> [DATASET SECTION]:
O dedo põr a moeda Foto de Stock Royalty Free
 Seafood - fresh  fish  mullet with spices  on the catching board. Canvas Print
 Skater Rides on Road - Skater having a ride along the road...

> [WORK INSTRUCTION]: Mind each word and retype the entire listing above.

> [RESULT]:
O dedo põr a moeda Foto de Stock Royalty Free
 Seafood - fresh  fish  mullet with spices  on the catching board. Canvas Print
 Skater Rides on Road - Skater having a ride along the road...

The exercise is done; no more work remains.